▶ **TASKS TO COMPLETE**:
**a)** For the excerpt about abortion in Tanzania below, say whether each statement agrees with it, answering yes or no and quoting the deciding words exactly: (i) In January, 17 of the 31 minor surgical procedures at the hospital repaired the results of incomplete abortions. (ii) Tanzanian law permits abortion without restriction. (iii) Africa's maternal mortality rates are at least 100 times those of developed countries.
**b)** Rewrite the part of the excerpt about abortion in Tanzania below starting with "BEREGA, Tanzania —" and going on through "untrained, clumsy hands.", changing "ledger" to "register".
**c)** Continue the excerpt about abortion in Tanzania below, picking up after its final sentence.

▶ **EXCERPTED TEXT**:
* * *
6.02.2009

a simple equation

BEREGA, Tanzania — A handwritten ledger at the hospital tells a grim story. For the month of January, 17 of the 31 minor surgical procedures here were done to repair the results of “incomplete abortions.” A few may have been miscarriages, but most were botched operations by untrained, clumsy hands.
Abortion is illegal in Tanzania (except to save the mother’s life or health), so women and girls turn to amateurs, who may dose them with herbs or other concoctions, pummel their bellies or insert objects vaginally. Infections, bleeding and punctures of the uterus or bowel can result, and can be fatal. Doctors treating women after these bungled attempts sometimes have no choice but to remove the uterus.
Pregnancy and childbirth are among the greatest dangers that women face in Africa, which has the world’s highest rates of maternal mortality — at least 100 times those in developed countries. Abortion accounts for a significant part of the death toll.
* * *
▶ **MATERIAL PROVIDED**:
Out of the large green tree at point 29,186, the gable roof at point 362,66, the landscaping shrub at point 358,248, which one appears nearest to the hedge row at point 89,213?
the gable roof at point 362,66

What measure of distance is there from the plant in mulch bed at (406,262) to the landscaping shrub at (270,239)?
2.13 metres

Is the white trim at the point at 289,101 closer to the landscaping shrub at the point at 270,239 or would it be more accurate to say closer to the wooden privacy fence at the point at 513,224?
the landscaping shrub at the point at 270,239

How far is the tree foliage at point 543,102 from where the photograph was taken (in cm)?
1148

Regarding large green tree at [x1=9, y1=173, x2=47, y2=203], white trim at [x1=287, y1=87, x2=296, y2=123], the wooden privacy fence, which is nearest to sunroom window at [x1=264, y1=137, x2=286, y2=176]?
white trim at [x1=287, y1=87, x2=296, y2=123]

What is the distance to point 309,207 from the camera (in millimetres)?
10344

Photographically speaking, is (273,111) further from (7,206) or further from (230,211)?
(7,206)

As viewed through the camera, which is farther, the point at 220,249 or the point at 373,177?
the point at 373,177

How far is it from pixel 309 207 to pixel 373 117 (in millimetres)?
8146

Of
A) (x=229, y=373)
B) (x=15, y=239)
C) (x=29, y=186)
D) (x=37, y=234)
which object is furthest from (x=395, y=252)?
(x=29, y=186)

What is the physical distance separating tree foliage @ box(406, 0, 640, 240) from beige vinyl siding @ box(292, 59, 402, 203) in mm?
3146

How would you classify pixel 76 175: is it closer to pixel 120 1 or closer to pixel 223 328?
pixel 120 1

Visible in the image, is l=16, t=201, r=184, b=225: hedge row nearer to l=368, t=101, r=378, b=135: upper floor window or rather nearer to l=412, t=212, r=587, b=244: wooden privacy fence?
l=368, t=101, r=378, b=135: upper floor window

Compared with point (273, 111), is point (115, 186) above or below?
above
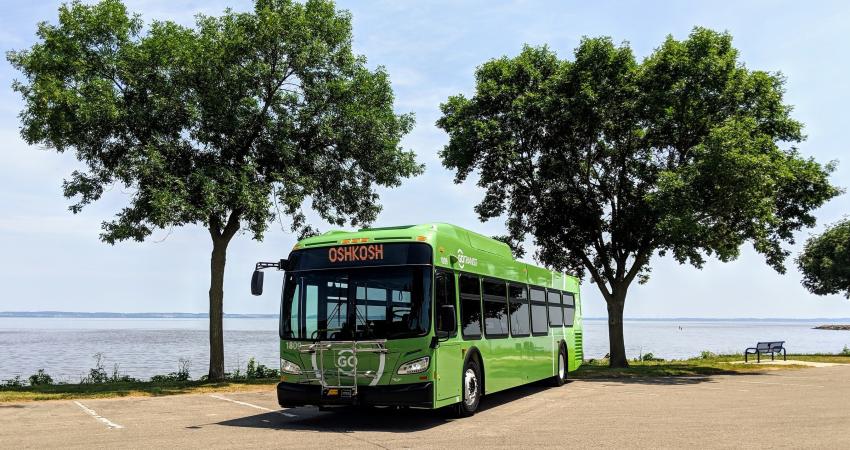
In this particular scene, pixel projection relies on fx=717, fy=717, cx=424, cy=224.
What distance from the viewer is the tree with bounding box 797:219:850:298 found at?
44.4 meters

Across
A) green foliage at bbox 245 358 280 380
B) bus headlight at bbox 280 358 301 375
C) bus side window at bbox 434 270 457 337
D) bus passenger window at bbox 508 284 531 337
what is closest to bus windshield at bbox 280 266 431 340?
bus side window at bbox 434 270 457 337

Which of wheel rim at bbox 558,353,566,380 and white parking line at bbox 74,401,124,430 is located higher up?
wheel rim at bbox 558,353,566,380

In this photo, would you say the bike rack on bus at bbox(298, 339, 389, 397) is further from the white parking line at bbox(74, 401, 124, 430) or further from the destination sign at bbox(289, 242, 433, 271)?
the white parking line at bbox(74, 401, 124, 430)

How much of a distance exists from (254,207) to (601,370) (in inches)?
541

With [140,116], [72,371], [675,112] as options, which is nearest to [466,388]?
[140,116]

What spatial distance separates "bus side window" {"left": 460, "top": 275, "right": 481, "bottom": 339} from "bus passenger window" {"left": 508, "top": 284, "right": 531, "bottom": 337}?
2.07m

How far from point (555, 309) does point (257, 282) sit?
9846 millimetres

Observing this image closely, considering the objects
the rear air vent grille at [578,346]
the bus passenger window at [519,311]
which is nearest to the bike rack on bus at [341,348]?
the bus passenger window at [519,311]

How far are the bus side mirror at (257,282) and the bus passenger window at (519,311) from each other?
576 cm

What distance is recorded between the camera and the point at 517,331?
615 inches

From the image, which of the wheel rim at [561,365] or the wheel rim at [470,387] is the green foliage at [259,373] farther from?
the wheel rim at [470,387]

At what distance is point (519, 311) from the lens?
16.0 meters

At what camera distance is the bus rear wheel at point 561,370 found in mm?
19547

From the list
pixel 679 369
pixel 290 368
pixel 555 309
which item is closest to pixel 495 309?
pixel 290 368
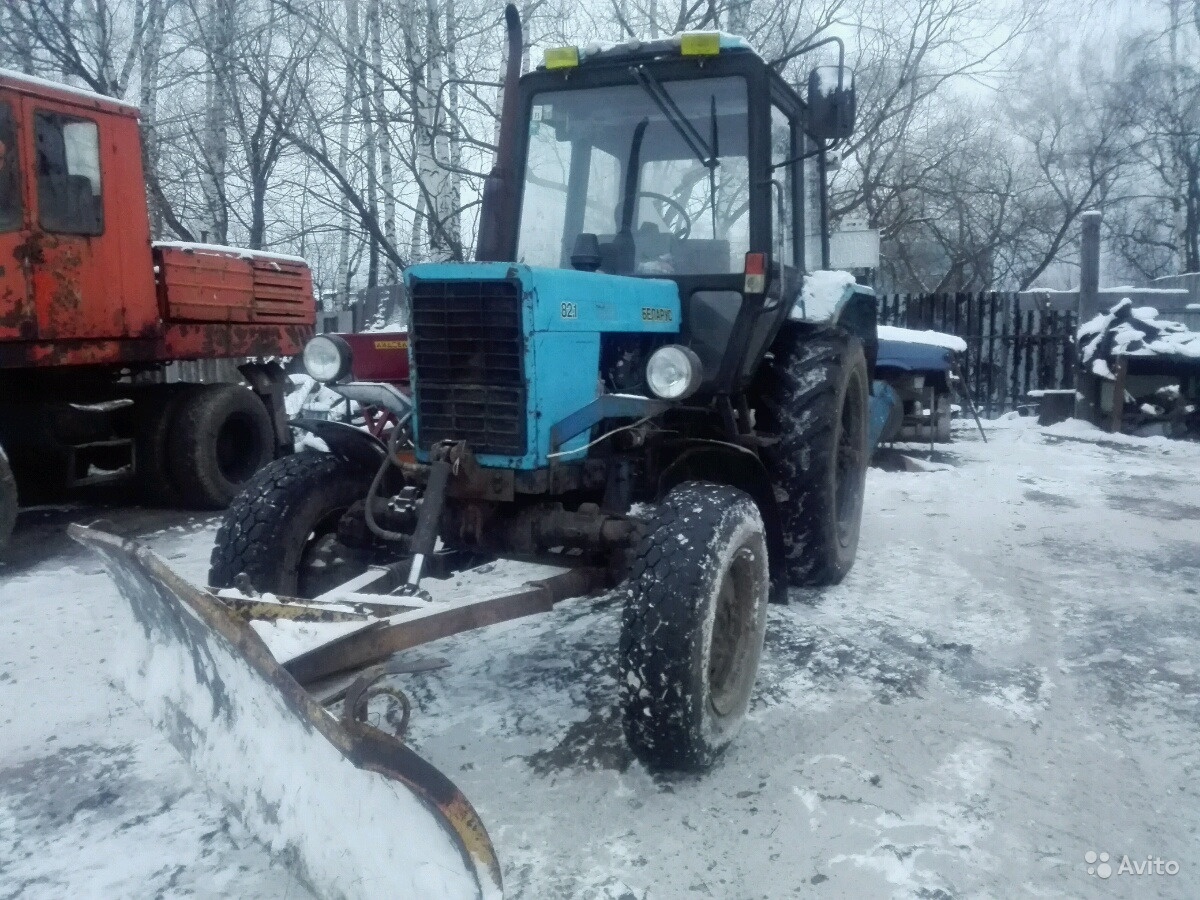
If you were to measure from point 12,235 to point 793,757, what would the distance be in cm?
511

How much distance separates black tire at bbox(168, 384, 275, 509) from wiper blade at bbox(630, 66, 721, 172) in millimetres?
3999

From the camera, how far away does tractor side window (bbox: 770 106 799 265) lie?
4.29 m

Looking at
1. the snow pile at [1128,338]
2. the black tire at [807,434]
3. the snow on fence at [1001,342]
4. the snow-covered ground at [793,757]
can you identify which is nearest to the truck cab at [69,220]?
the snow-covered ground at [793,757]

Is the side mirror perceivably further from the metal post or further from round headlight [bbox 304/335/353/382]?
the metal post

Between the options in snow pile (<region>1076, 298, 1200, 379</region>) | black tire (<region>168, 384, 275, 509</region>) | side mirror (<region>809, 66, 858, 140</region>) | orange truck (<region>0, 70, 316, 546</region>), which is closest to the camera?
side mirror (<region>809, 66, 858, 140</region>)

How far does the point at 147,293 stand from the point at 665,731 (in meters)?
5.20

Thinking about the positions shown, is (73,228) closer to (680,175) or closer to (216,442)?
(216,442)

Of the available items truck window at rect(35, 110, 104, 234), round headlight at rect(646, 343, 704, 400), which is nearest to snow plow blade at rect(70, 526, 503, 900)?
round headlight at rect(646, 343, 704, 400)

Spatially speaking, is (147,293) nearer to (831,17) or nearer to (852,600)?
(852,600)

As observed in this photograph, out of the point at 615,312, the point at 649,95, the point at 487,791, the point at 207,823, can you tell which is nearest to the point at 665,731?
the point at 487,791

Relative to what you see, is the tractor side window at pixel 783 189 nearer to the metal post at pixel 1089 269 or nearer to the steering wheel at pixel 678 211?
the steering wheel at pixel 678 211

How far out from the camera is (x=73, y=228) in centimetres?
603

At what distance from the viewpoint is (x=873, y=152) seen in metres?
17.2

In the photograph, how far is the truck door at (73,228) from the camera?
19.2ft
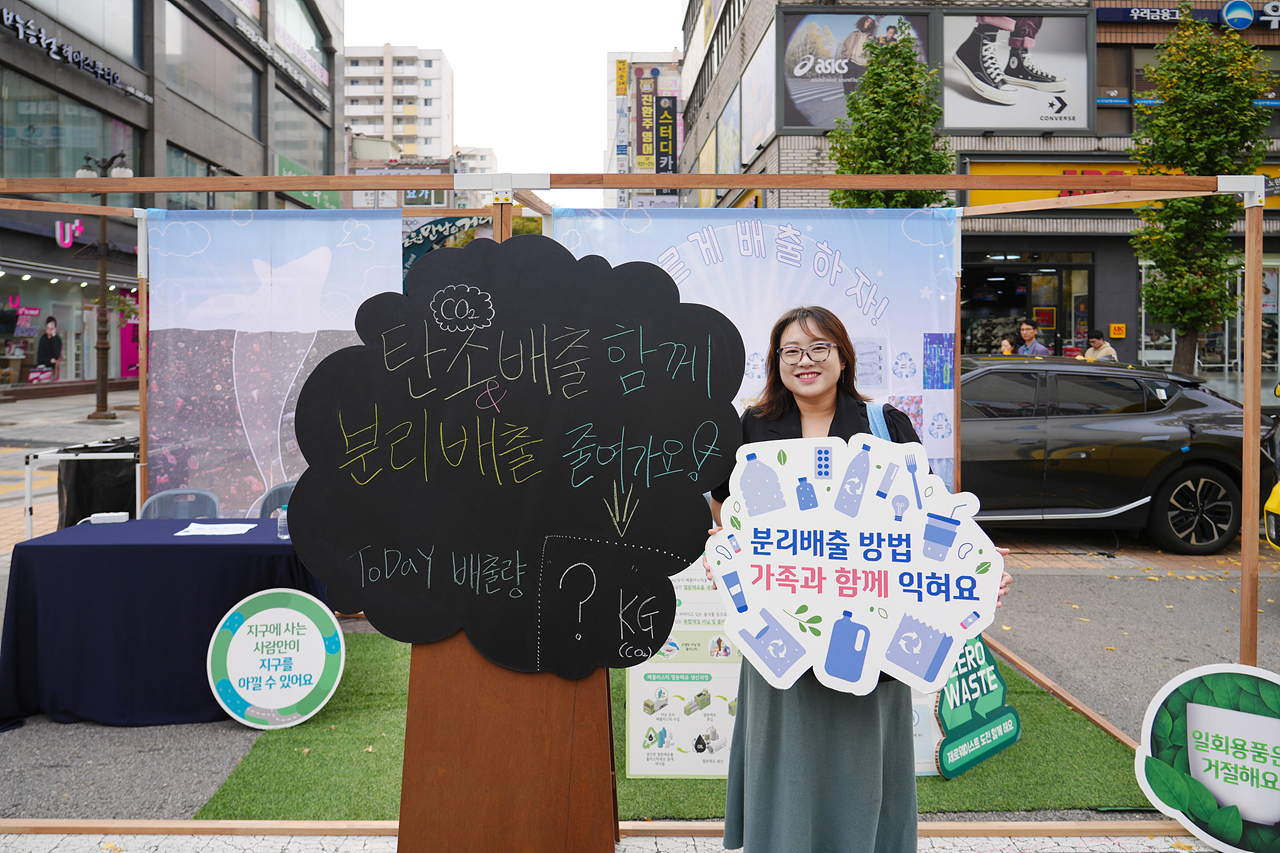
* * *
▶ **ACTIVITY ANSWERS**:
**a)**
(i) Yes: "For the month of January, 17 of the 31 minor surgical procedures here were done to repair the results of “incomplete abortions.”"
(ii) No: "Abortion is illegal in Tanzania (except to save the mother’s life or health)"
(iii) Yes: "at least 100 times those in developed countries"

**b)**
BEREGA, Tanzania — A handwritten register at the hospital tells a grim story. For the month of January, 17 of the 31 minor surgical procedures here were done to repair the results of “incomplete abortions.” A few may have been miscarriages, but most were botched operations by untrained, clumsy hands.

**c)**
In most countries the rates of abortion, whether legal or illegal — and abortion-related deaths — tend to decrease when the use of birth control increases. But only about a quarter of Tanzanians use contraception. In South Africa, the rate of contraception use is 60 percent, and in Kenya 39 percent. Both have lower rates of maternal mortality than does Tanzania.

to me, this is the key point in any discussion of reproductive rights:
anti-reproductive rights activists should be the most STALWART birth control, safe sex and family planning supporters. period. end of story. preventing unwanted pregnancies = preventing abortion.

you don't cure an infection by addressing only the symptoms. you attack the CAUSE of the infection in order to make the symptons disappear. the "bad kind" of abortion is primarily the symptom of unwanted pregnancies. so STOP THEM. educate women, provide the resources they need, and STOP RAPE NOW.